MAY 25, 2022
by: DAN WILLGING
Josh Hyde will never forget that night at a Baton Rouge blues jam. When it was his turn, the teenage guitarist played lightning-fast and out of control with every possible burning lick, he could muster. Afterward, Larry Garner said, “Son, you know you don’t have to play all those notes. It doesn’t take that many notes to play the blues.”
That’s the approach Hyde took on his third album consisting of nine solid originals and no covers—keep it sparse and don’t overload it with over-the-top, distracting solos. Since the Alexandria-based guitarist is accompanied by a keyboardist and a rhythm section, it’s not totally bare metal either but leaner, rawer and more aligned with the impassioned blues he grew up with. With its North Mississippi Hill Country flavor, “I Can’t Leave The Night” feels like something from Hyde’s formidable years. It’s built around a haunting riff that develops into a tasty solo before he drops his zinger last verse.
Hyde took his time crafting the material in what he refers to as his first real blues album. Thematically, many songs revolve around love lost and the subsequent recovery struggle. Yet, they vary so stylistically that it never feels like more of the same. “Might Be a Tear” is fueled by Jimmy Wallace’s pounding piano playing. “Stuck in a Rut,” the first song Hyde wrote for this project, rides a mildly funky groove. Hyde’s solos never venture into jammy histrionics but are creatively thoughtful and to the point. Several songs have multiple attention-grabbing stops and starts.
The closer, “So Sweet,” detours from the prevailing theme. This protagonist finds solace in being alone after an acrimonious breakup.

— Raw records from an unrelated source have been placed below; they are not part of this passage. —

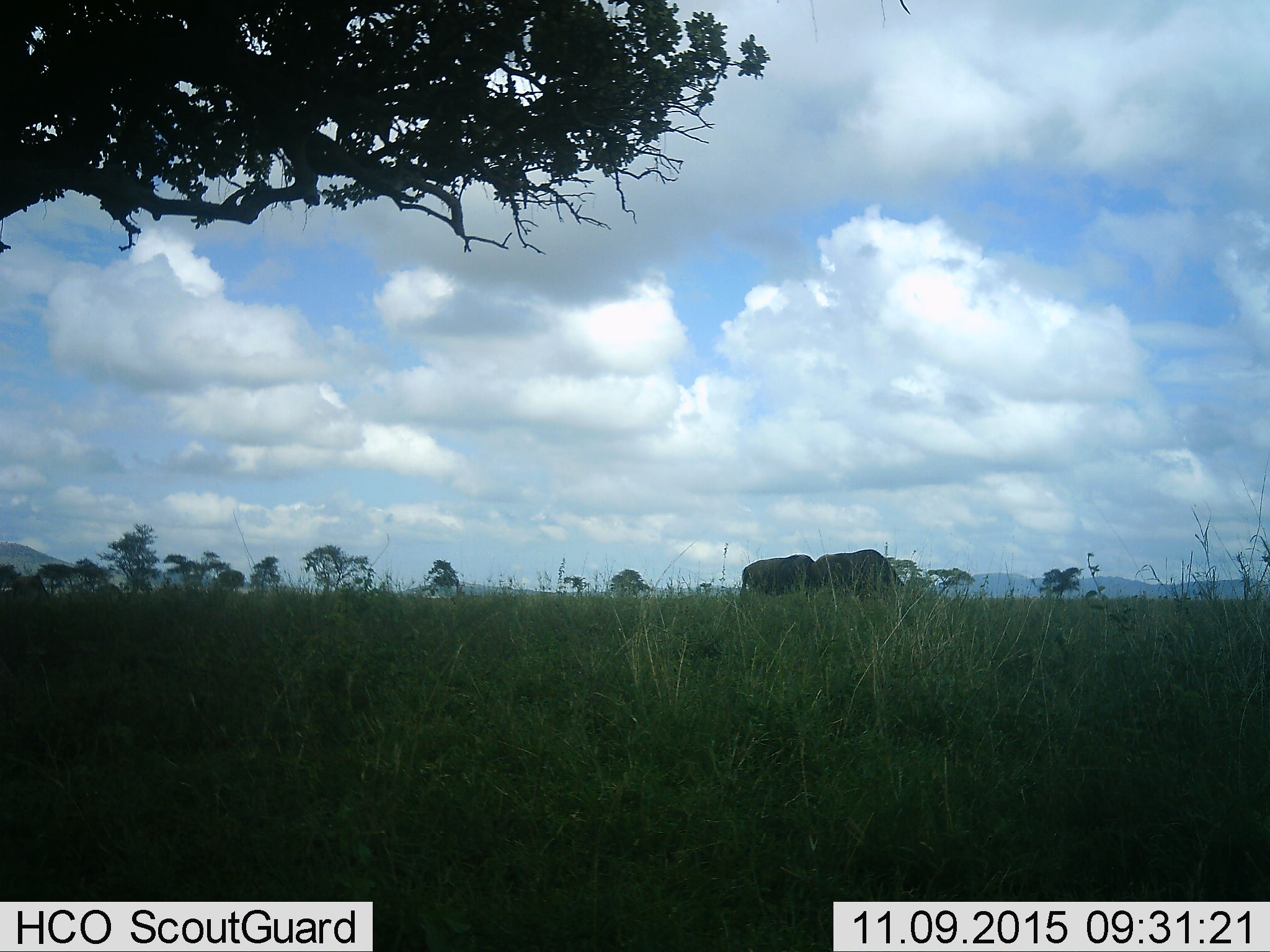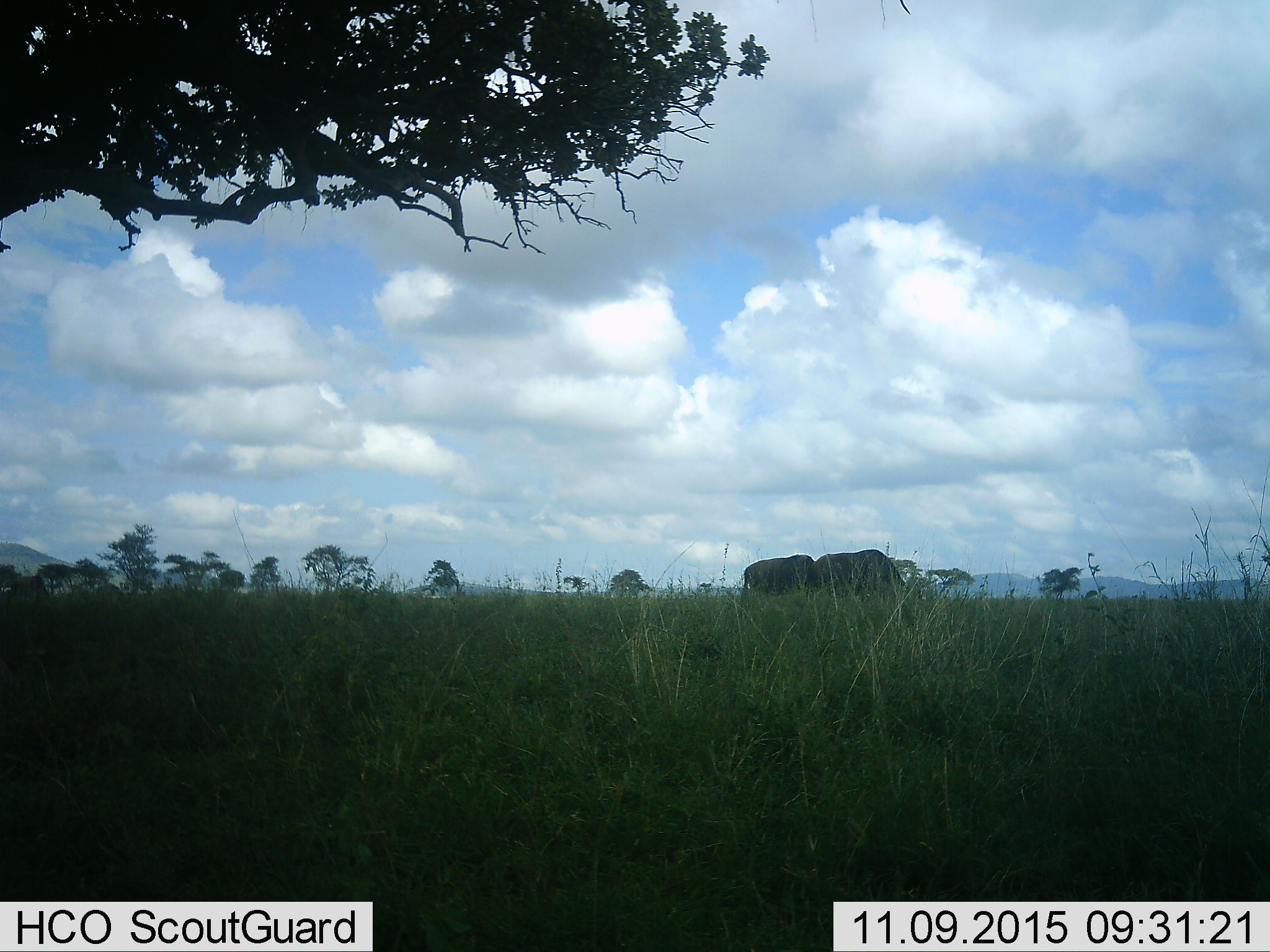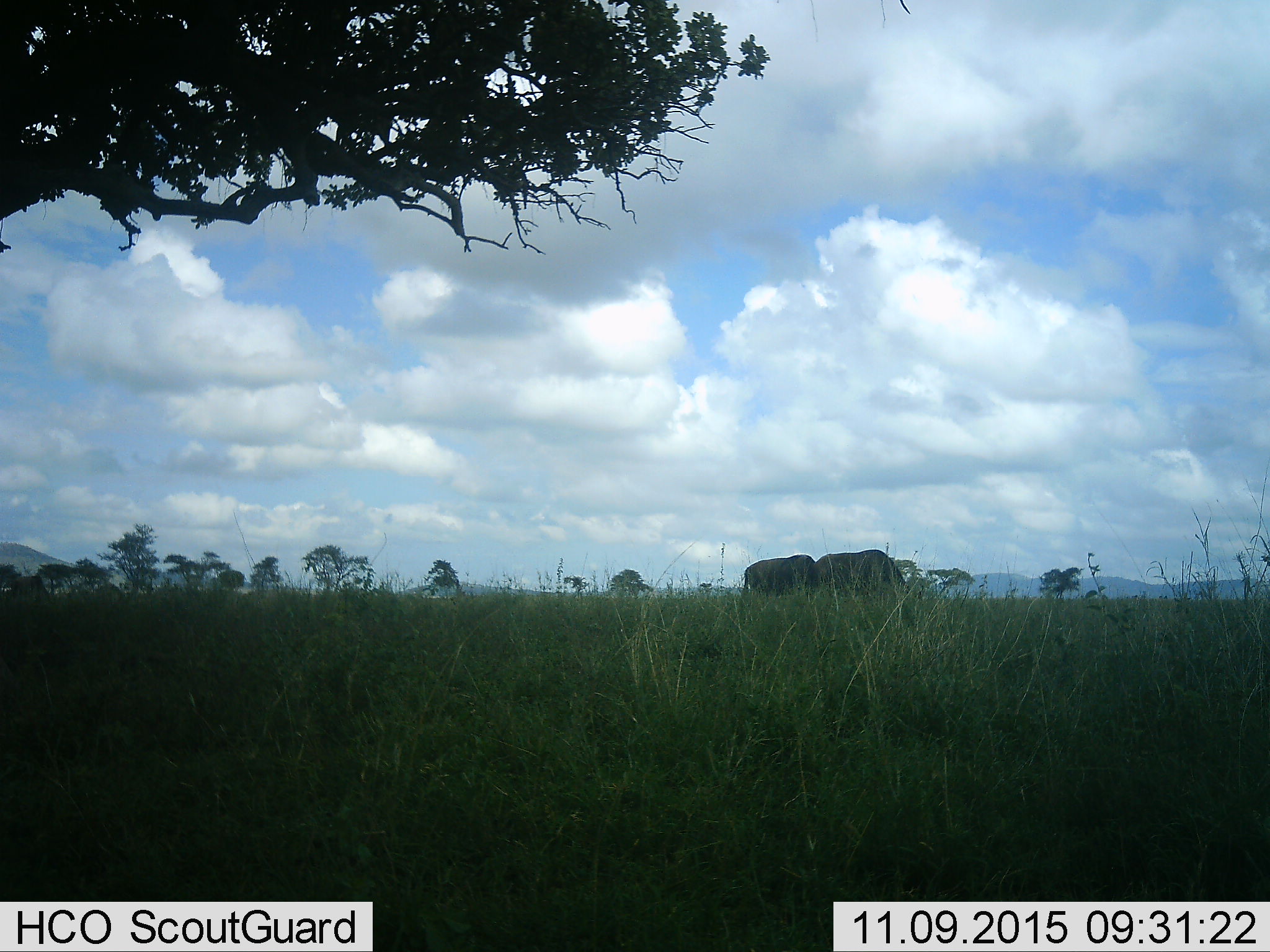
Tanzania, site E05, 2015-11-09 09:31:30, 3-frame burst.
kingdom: Animalia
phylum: Chordata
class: Mammalia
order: Proboscidea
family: Elephantidae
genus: Loxodonta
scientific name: Loxodonta africana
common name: african bush elephant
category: elephant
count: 2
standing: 44%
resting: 0%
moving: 44%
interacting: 11%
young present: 0%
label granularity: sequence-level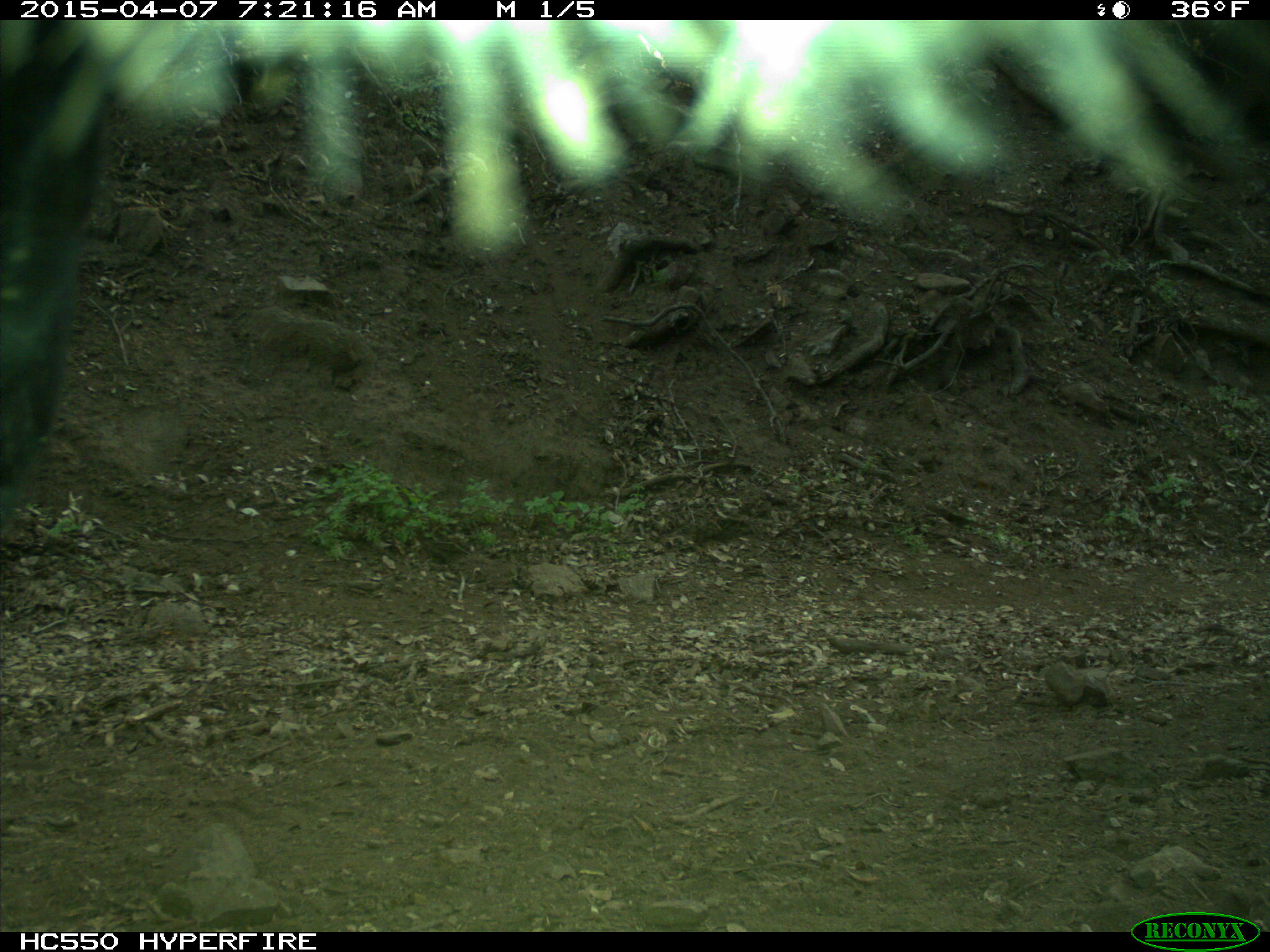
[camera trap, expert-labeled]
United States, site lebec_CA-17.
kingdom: Animalia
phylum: Chordata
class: Mammalia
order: Artiodactyla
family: Bovidae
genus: Bos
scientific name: Bos taurus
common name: domestic cow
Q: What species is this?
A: Bos taurus (domestic cow).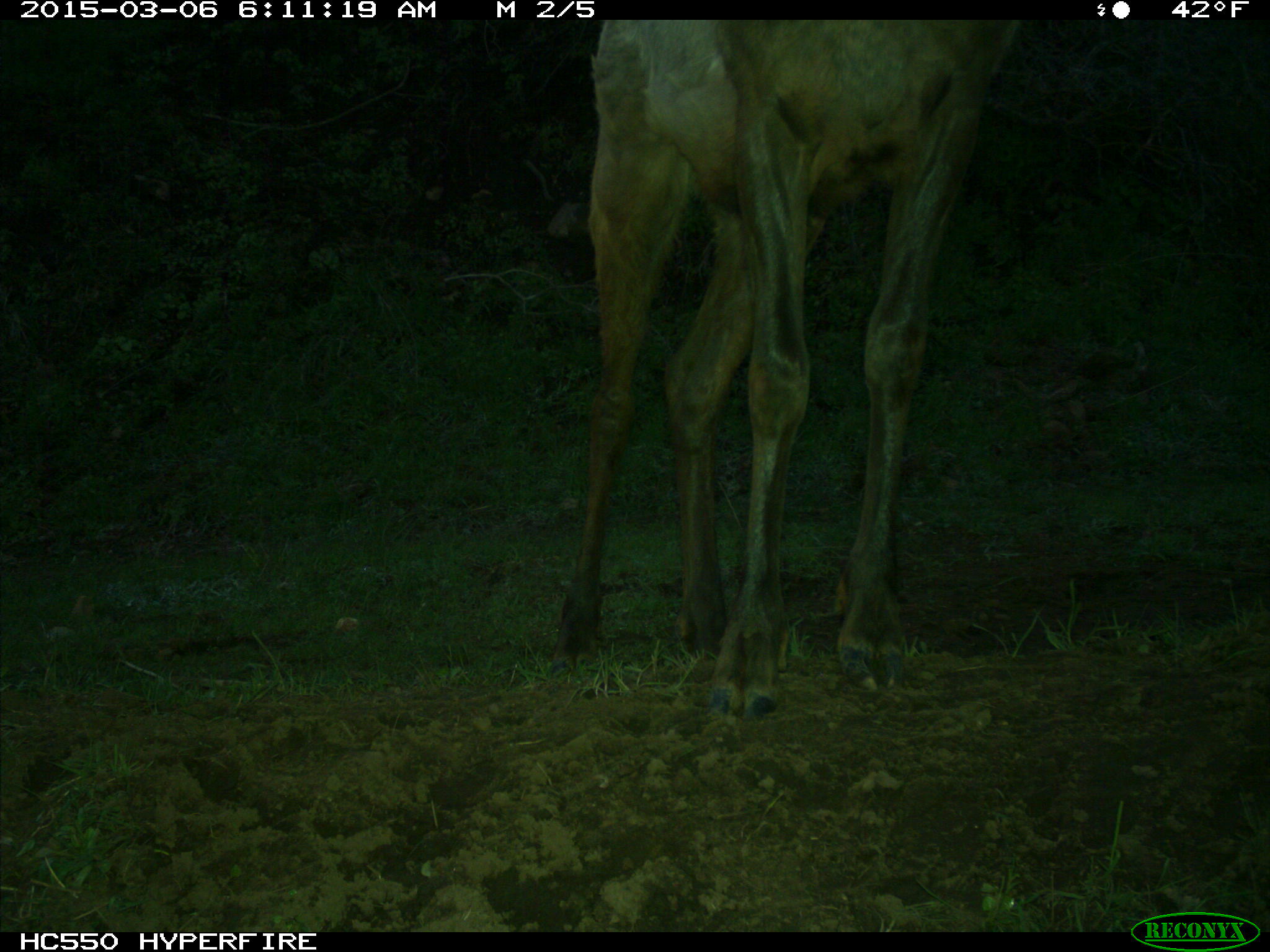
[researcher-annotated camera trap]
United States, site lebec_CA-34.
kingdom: Animalia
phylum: Chordata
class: Mammalia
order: Artiodactyla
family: Cervidae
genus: Cervus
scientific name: Cervus canadensis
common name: elk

But make no mistake about it, Hyde’s vocals are the true centerpiece of these proceedings. They’re mournfully soulful, world-weary, and break with the right edge to draw you into a vignette about someone who has lived the pain portrayed in the lyrics.
With its crisp, clear sound, Hyde recorded this on an analog tape recorder and mixing board without Pro Tools to achieve a simpler, less modern sound. Though it was mixed by David Praet and mastered by Tom Volpicelli of The Mastering House using vintage equipment, it goes to show you don’t need every bell and whistle to be effective.